(Supplied material Opens)

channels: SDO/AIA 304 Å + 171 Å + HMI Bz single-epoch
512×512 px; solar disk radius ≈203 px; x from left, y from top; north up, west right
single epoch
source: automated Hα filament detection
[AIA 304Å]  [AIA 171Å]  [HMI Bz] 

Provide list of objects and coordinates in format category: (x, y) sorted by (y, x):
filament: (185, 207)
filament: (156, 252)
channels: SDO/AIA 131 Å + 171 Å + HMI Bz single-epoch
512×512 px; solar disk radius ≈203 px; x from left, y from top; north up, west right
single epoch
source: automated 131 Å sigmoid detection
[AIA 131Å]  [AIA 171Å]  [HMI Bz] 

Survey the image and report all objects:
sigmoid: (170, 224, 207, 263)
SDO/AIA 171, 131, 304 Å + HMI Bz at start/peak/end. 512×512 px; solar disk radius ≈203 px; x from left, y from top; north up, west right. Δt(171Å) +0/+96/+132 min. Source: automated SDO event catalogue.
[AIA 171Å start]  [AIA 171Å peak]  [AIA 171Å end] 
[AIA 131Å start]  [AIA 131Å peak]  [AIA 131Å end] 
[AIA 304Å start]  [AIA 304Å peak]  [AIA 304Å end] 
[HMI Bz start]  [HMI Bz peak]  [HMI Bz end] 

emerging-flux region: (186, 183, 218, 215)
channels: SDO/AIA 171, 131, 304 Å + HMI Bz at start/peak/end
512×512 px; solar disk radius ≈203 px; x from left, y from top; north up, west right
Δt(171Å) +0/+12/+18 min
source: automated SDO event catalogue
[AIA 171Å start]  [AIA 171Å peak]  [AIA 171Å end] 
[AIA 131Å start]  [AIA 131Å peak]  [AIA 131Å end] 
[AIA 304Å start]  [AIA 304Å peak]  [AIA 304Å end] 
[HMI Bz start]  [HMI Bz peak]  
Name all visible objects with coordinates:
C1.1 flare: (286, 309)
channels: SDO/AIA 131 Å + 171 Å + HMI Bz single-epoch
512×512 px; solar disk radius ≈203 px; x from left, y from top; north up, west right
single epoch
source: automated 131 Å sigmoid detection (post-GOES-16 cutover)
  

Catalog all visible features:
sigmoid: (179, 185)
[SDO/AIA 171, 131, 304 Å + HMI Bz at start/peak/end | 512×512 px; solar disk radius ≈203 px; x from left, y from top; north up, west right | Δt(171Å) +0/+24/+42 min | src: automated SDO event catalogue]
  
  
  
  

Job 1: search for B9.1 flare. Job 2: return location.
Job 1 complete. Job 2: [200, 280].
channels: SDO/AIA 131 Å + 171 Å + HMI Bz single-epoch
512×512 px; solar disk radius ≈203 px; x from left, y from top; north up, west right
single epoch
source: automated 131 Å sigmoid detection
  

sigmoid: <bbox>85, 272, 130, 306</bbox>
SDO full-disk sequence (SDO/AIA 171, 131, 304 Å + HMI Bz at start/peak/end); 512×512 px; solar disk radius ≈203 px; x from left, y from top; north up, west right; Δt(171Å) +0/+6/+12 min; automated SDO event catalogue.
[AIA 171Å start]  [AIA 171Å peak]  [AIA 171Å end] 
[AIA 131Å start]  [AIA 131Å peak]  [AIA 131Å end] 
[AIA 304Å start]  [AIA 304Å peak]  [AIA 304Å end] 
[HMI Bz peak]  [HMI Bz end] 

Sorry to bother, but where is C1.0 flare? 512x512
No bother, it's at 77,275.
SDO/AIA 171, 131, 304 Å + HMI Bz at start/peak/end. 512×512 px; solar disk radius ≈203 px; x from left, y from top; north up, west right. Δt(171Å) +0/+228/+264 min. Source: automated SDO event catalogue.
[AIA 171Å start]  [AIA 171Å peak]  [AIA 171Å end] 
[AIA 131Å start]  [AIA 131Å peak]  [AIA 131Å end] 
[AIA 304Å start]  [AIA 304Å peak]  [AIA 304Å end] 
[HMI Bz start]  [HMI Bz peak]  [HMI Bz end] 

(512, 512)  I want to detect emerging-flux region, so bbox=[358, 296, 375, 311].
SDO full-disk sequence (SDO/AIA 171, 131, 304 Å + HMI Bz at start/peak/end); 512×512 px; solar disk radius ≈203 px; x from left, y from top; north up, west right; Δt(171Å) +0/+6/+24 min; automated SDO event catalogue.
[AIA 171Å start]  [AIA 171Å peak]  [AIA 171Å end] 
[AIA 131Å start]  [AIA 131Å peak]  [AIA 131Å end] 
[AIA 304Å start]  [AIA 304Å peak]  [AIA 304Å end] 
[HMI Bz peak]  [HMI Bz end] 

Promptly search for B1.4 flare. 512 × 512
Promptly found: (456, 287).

(Supplied material Closes)

# Exercise aim
Only a number should be given: the count of lines above that contain the word "Promptly".

# Task result
2